What are the flaws in Barry Cunliffe's "Celtic from the West" hypothesis that still don't make it a very compelling /popular theory?

What are the flaws in Barry Cunliffe’s “Celtic from the West” hypothesis that still don’t make it a very compelling /popular theory?

Could you give us a brief synopsis?

The prepondrance of webites I’ve seen support the Hallstadt origins of the Celts and their expansion across western Europe and the Briish isles from there. I don’t see a lot of schiolarly critiques of the more recent Cunliffe/Koch hypothesis.

The Cunliffe/Koch hypothesis
" points to a west European and Iberian origin of the Celtic people in the Late Bronze Age or earlier."

it “challenges that once almost universally held view that the origins of the Celts lie with the Hallstatt…This traditional view was also developed over the last three centuries. culture of the Alps…A more recent view of Celtic origins points to it having evolved from Europe’s Atlantic western coastal areas. Interesting cultural similarities exist along the western seaboard of Europe, stretching from the Iberian Peninsula, along the Atlantic coastline and up to Ireland and northern Scotland.”

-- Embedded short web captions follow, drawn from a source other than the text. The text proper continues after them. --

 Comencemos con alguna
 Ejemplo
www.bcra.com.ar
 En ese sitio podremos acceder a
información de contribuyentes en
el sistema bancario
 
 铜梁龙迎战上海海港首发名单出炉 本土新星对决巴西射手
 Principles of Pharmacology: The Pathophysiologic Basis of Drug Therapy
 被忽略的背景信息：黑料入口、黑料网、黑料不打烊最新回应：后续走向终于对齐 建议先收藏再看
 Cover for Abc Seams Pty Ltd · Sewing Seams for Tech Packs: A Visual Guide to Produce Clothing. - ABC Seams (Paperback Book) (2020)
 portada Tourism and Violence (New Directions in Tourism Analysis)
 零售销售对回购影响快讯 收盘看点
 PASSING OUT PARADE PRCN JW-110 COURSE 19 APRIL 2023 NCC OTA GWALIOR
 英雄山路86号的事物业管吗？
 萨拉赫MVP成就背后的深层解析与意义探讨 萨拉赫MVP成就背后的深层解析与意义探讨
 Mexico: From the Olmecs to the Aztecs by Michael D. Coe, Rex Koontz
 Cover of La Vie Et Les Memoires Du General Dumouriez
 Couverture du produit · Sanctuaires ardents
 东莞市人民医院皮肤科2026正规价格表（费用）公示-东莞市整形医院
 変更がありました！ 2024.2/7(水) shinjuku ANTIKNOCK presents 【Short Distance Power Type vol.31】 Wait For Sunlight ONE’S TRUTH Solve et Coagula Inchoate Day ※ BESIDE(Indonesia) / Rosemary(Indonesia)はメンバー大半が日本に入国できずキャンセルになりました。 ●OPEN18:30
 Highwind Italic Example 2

Leaving aside the problematic nature of “Celtic” as a cultural, not linguistic, concept in itself, there are apparently problems with categorization of Hispanic language as Celtic which the theory relies on.

It seems Celtic From The Centre is the new hotness, anyway… this paper addresses Cunliffe’s arguments directly:

Should someone get a jump on Celtic From the North, Celtic From the South, and Celtic From Outer Space papers?

Don’t forget Celtic From Pellucidar

Or if we want to go with the Hollow Earth theory:

Celtic from the Center of the Earth AKA Lizard Celts

Hey, Patricia Kennealy (Kennealy-Morrison) wrote a whole series about Celts in outer space. Annoyingly, it wasn’t popular enough for the planned third series to get written. She died this year, so I guess those of us who liked it will never learn where she planned to go with it.

Thanks MrDiubble. This is useful and balanced.

This is my field and I know all three authors (Cunliffe, Koch, and Sims-Williams), so I’m reluctant to say too much on a public message board. Cunliffe is not a linguist, but he is a brilliant thinker who is providing some much-need challenges to received wisdom. There are so few people working on Continental Celtic, and every new discovery changes the map, that I think the short version is “wait another few years: they’re still working it out.”

My own prediction is that the Hallstatt theory is right for inherited Indo-European Celtic, but that Cunliffe is right about what sent it spreading up the Atlantic coast to the British Isles. The problem is that Koch is (sorry, John) flat-out wrong about some of the key language questions, though to his credit he’s at least examining things afresh that others have long ruled out.